Source passage:
[query] Second algebrizing phase for bound variables in prepared statements #121

New issue

Open

opened 2020-08-06 16:55:16 +00:00 by gburd · 0 comments

gburd commented

2020-08-06 16:55:16 +00:00

(Migrated from github.com)

In the ClojureScript implementation of Mentat, we processed a query from EDN through to SQL results each time it was run.

This isn't ideal for real-world use: we much prefer to use prepared statements, which allow us to parse a query once, plan it infrequently, and run it many times.

Nevertheless, in the ClojureScript implementation we did things right: external inputs (bound variables) were threaded into the mix after algebrizing, at the point of translation from query context to SQL, rather than being substituted before algebrizing.

At present, our Rust algebrizing phase (part-implemented!) deliberately ignores bound variables, just as in CLJS.

That allows algebrizing to be done once for each schema: a query can be 'prepared' once, and only needs to be re-prepared if the set of idents or attributes changes. Values that match any deduced type constraints can be substituted into the same prepared query. (Values that don't match will cause the query to automatically return no results.)

Exercise data:

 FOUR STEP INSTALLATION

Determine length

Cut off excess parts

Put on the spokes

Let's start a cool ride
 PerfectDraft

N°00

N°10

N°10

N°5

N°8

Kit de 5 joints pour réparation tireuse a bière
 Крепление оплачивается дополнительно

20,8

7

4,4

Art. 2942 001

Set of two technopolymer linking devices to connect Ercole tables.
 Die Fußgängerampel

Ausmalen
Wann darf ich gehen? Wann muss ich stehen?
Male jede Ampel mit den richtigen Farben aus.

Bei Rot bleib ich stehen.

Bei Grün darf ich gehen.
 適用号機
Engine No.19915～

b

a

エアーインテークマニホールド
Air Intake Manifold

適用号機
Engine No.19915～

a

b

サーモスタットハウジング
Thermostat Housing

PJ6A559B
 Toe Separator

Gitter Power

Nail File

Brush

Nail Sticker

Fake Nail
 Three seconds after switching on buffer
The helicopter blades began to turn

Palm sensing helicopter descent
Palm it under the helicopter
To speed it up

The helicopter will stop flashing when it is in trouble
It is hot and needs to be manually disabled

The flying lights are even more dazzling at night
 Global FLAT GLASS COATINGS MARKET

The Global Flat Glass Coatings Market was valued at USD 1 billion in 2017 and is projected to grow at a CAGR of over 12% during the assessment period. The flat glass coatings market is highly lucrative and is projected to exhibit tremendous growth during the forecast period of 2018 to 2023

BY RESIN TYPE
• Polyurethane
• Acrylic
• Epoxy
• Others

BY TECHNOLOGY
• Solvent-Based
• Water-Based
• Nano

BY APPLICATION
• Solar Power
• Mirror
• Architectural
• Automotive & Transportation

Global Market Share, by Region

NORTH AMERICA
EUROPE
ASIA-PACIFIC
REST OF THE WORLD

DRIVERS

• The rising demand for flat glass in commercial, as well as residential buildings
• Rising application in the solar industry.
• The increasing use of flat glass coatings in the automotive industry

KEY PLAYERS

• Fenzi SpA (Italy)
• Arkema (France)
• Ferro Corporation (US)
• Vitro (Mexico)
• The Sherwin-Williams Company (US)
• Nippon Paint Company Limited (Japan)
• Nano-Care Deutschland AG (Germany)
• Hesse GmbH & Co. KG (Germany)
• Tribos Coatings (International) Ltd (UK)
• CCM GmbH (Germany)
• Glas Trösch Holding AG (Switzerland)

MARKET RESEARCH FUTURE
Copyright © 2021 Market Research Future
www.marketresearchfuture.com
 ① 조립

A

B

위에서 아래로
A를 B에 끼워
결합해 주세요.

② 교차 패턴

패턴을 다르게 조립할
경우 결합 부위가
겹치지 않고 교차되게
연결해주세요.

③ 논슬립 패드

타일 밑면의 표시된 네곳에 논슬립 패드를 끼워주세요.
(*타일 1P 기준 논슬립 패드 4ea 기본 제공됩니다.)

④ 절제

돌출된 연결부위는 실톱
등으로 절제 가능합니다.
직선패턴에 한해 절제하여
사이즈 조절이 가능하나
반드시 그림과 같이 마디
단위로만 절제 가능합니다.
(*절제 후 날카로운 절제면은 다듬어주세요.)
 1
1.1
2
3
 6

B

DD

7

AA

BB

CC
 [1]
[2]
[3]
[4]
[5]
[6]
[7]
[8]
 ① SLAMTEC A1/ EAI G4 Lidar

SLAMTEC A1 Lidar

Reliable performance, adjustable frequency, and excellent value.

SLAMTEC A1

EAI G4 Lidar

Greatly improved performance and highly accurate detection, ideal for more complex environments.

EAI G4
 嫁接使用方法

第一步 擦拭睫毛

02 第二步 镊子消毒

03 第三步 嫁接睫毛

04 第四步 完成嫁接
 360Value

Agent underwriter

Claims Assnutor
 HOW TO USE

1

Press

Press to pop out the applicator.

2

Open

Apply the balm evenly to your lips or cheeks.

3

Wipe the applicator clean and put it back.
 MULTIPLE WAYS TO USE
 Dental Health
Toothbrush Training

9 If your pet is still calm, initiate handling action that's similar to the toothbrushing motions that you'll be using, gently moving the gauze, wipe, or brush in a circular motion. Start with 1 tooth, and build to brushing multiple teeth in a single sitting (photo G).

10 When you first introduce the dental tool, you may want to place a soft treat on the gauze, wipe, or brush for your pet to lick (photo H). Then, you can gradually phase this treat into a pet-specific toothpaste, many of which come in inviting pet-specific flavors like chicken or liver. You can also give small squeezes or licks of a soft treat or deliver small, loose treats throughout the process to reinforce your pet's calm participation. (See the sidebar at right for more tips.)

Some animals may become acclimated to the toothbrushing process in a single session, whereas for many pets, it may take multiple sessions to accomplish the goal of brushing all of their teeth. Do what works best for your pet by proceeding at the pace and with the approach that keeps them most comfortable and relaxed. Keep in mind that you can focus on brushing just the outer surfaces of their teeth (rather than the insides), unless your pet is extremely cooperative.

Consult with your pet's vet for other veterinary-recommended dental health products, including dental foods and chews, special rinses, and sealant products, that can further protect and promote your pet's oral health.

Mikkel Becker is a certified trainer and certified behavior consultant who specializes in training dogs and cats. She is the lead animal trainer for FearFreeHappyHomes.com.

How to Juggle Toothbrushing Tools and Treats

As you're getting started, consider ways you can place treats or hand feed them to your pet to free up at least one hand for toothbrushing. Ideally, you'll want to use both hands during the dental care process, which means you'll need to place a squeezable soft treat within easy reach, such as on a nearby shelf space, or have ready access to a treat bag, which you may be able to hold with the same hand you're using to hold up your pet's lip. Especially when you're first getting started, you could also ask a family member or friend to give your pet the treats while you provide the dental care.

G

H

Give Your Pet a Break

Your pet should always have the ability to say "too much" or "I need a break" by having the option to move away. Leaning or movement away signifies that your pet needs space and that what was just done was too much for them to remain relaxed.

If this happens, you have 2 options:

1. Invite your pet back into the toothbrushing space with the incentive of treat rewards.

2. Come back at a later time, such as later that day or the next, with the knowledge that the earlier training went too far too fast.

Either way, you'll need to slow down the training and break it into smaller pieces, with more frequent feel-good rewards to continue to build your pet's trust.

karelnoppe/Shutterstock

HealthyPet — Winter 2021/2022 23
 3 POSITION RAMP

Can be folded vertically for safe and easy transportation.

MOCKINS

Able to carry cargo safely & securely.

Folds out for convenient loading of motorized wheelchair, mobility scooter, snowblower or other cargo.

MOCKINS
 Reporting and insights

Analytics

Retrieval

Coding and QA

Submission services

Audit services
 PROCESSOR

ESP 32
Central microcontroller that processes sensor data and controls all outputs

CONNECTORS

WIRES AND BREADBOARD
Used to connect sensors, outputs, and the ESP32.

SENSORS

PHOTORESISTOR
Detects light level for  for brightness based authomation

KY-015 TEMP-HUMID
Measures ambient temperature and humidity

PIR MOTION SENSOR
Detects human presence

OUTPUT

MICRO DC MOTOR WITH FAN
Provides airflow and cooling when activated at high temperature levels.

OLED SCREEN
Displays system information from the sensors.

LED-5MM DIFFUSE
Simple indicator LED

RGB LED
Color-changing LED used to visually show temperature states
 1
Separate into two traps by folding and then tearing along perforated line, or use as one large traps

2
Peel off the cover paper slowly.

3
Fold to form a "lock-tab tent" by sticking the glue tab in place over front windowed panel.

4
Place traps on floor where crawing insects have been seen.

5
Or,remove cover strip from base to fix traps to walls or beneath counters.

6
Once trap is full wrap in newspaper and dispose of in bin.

Directions for this task: According to the issue on algebrizing bound variables, what happens when a value doesn't match the deduced type constraints? The material comes from a separate source and is unrelated to the issue on algebrizing bound variables.

Output of the task: The query automatically returns no results.